== What is needed ==
Restate the data word for word and leave the images out.

_ _ _ _ _ _ _

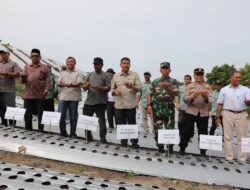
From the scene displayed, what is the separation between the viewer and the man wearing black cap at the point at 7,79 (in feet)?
20.8

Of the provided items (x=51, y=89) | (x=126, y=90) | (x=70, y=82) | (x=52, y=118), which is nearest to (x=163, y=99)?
(x=126, y=90)

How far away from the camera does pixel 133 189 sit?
3416mm

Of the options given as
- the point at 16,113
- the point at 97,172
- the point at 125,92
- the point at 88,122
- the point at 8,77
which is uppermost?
the point at 8,77

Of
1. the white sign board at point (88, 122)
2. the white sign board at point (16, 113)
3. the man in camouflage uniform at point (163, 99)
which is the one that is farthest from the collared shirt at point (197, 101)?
the white sign board at point (16, 113)

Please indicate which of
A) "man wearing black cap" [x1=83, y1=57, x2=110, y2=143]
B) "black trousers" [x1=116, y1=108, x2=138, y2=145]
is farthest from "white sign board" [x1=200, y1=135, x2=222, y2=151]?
"man wearing black cap" [x1=83, y1=57, x2=110, y2=143]

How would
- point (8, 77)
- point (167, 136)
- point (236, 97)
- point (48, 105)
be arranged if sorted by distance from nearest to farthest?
point (167, 136), point (236, 97), point (8, 77), point (48, 105)

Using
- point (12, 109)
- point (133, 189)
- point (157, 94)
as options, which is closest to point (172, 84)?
point (157, 94)

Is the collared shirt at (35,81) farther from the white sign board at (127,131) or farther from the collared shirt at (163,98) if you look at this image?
the collared shirt at (163,98)

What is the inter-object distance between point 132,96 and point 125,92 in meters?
0.14

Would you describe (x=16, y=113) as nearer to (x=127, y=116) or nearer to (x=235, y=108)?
(x=127, y=116)

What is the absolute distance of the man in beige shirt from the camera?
5.70 meters

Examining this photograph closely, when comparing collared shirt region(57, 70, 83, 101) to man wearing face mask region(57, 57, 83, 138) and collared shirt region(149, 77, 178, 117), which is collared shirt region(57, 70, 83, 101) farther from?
collared shirt region(149, 77, 178, 117)

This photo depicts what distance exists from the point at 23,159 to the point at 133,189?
2541mm

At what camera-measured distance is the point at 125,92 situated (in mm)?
5734
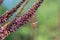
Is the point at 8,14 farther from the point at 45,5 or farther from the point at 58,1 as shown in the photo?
the point at 58,1

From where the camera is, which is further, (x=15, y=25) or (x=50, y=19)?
(x=50, y=19)

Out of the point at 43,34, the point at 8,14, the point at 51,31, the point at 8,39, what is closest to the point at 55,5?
the point at 43,34

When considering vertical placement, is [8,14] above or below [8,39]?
below

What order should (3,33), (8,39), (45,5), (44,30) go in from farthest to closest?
(45,5) < (44,30) < (8,39) < (3,33)

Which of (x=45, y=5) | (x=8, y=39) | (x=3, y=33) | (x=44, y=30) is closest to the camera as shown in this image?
(x=3, y=33)

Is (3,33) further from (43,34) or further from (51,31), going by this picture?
(43,34)

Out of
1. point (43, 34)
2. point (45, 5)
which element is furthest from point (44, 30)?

_ _ _ _ _ _ _

== Solution below ==
From the scene displayed, what is the separation between the viewer and the man wearing black cap at the point at 7,79 (in feet)?
20.8

Of the provided items (x=51, y=89) | (x=126, y=90) | (x=70, y=82) | (x=52, y=118), which is nearest to (x=163, y=99)?
(x=126, y=90)

How far away from the camera does pixel 133 189 sit?
3416mm

Of the options given as
- the point at 16,113
- the point at 97,172
- the point at 125,92
- the point at 88,122
- the point at 8,77
which is uppermost?
the point at 8,77

Of
1. the white sign board at point (88, 122)
2. the white sign board at point (16, 113)
3. the man in camouflage uniform at point (163, 99)
which is the one that is farthest from the collared shirt at point (197, 101)?
the white sign board at point (16, 113)

Please indicate which of
A) "man wearing black cap" [x1=83, y1=57, x2=110, y2=143]
B) "black trousers" [x1=116, y1=108, x2=138, y2=145]
is farthest from "white sign board" [x1=200, y1=135, x2=222, y2=151]?
"man wearing black cap" [x1=83, y1=57, x2=110, y2=143]

How would
- point (8, 77)
- point (167, 136)
- point (236, 97)
- point (48, 105)
be arranged if sorted by distance from nearest to farthest?
point (167, 136), point (236, 97), point (8, 77), point (48, 105)

Using
- point (12, 109)
- point (133, 189)
- point (157, 94)
as options, which is closest to point (172, 84)?
point (157, 94)

Is the collared shirt at (35,81) farther from the white sign board at (127,131) or farther from the collared shirt at (163,98) if you look at this image?
the collared shirt at (163,98)

What is the inter-object distance between point 132,96 and point 125,92 in meters?
0.14

Would you describe (x=16, y=113) as nearer to (x=127, y=116) or nearer to (x=235, y=108)?
(x=127, y=116)

What is the absolute distance of the man in beige shirt from the camera?
5.70 meters

Examining this photograph closely, when comparing collared shirt region(57, 70, 83, 101) to man wearing face mask region(57, 57, 83, 138) and collared shirt region(149, 77, 178, 117), which is collared shirt region(57, 70, 83, 101) farther from?
collared shirt region(149, 77, 178, 117)

This photo depicts what distance exists from the point at 23,159 to the point at 133,189?
2541mm

At what camera-measured distance is the point at 125,92 situated (in mm)?
5734
Is the point at 8,14 farther from the point at 45,5 or farther from the point at 58,1 as shown in the photo?
the point at 58,1

From where the camera is, which is further, (x=15, y=25) or (x=50, y=19)?
(x=50, y=19)

Out of the point at 43,34, the point at 8,14, the point at 51,31, the point at 8,39, what is closest to the point at 55,5?
the point at 43,34

When considering vertical placement, is [8,14] above or below [8,39]?
below

What order should (3,33), (8,39), (45,5), (44,30) go in from farthest to closest?
(45,5) < (44,30) < (8,39) < (3,33)

Which of (x=45, y=5) | (x=8, y=39) | (x=3, y=33) | (x=44, y=30) is closest to the camera as shown in this image?
(x=3, y=33)

Is (3,33) further from (43,34) or further from (51,31), going by this picture?
(43,34)

Out of
1. point (43, 34)
2. point (45, 5)
which element is furthest from point (44, 30)?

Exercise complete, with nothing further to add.